-- begin DATA PROVIDED --

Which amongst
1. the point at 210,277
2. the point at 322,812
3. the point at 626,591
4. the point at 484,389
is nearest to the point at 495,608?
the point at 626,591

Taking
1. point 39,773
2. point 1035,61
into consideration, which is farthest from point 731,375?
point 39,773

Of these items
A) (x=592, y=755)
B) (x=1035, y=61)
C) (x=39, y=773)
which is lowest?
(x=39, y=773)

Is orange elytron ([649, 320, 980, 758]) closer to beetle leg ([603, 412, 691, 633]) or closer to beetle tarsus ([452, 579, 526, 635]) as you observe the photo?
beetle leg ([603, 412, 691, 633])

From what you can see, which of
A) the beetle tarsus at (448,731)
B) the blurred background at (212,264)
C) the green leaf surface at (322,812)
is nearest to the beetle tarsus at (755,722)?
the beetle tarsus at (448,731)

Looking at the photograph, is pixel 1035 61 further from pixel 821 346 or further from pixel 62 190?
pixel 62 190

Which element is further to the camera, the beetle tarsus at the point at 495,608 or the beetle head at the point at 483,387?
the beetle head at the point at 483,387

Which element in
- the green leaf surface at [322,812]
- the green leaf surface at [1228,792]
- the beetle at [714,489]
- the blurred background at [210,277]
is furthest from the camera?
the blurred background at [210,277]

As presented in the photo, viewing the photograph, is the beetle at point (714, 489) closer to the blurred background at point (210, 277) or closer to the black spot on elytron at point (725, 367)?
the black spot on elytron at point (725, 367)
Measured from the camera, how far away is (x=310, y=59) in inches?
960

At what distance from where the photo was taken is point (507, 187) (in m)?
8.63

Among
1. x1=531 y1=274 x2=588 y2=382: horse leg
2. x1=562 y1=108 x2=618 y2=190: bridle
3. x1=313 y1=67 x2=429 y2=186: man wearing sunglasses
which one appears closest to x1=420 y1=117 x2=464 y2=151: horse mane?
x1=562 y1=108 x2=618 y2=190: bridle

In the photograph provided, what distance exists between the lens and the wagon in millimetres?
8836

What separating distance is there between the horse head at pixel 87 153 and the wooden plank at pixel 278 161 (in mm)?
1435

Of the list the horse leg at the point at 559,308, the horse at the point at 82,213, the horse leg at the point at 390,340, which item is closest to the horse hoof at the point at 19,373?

-- end DATA PROVIDED --

SET EXERCISE:
Pick out every line of the material that contains the word "green" and copy each of those lines.

ANSWER TO THE TASK:
C) the green leaf surface at (322,812)
- the green leaf surface at [322,812]
- the green leaf surface at [1228,792]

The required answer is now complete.